Aim of the task
Starting at the line that contains "In the scene, which", transcribe every remaining line of the entries exactly, including the last one.

Stored records
§ §
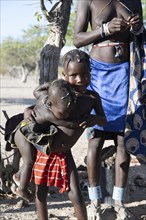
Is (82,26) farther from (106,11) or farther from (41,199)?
(41,199)

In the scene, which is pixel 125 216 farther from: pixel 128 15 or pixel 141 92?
pixel 128 15

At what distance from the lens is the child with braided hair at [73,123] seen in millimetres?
2971

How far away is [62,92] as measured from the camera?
2.75m

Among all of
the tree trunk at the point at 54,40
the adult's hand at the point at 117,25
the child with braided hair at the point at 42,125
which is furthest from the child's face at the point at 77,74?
the tree trunk at the point at 54,40

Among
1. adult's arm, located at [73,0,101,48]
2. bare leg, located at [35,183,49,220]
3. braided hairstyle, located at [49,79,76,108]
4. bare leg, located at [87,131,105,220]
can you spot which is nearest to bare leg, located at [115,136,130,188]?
bare leg, located at [87,131,105,220]

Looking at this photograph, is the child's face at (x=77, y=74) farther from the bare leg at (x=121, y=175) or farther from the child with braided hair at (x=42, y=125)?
the bare leg at (x=121, y=175)

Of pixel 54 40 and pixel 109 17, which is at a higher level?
pixel 109 17

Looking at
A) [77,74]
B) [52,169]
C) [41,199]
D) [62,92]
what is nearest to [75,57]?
[77,74]

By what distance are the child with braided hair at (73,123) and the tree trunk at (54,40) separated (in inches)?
56.5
§ §
Answer to the task
In the scene, which is pixel 125 216 farther from: pixel 128 15 or pixel 141 92?
pixel 128 15

At what distance from the lens is the child with braided hair at [73,123] seen in millimetres?
2971

How far away is [62,92] as measured from the camera?
2.75m

Among all of
the tree trunk at the point at 54,40
the adult's hand at the point at 117,25
the child with braided hair at the point at 42,125
which is furthest from the child's face at the point at 77,74?
the tree trunk at the point at 54,40

Among
1. adult's arm, located at [73,0,101,48]
2. bare leg, located at [35,183,49,220]
3. braided hairstyle, located at [49,79,76,108]
4. bare leg, located at [87,131,105,220]
can you spot which is nearest to bare leg, located at [115,136,130,188]?
bare leg, located at [87,131,105,220]

Looking at this photograph, is the child's face at (x=77, y=74) farther from the bare leg at (x=121, y=175) or farther from the child with braided hair at (x=42, y=125)?
the bare leg at (x=121, y=175)

Of pixel 54 40 and pixel 109 17, which is at a higher level?
pixel 109 17

Looking at
A) [77,74]
B) [52,169]
C) [41,199]
D) [62,92]
what is nearest to [75,57]?
[77,74]

By what distance are the child with braided hair at (73,123) and the tree trunk at (54,40) separated (in inches)?
56.5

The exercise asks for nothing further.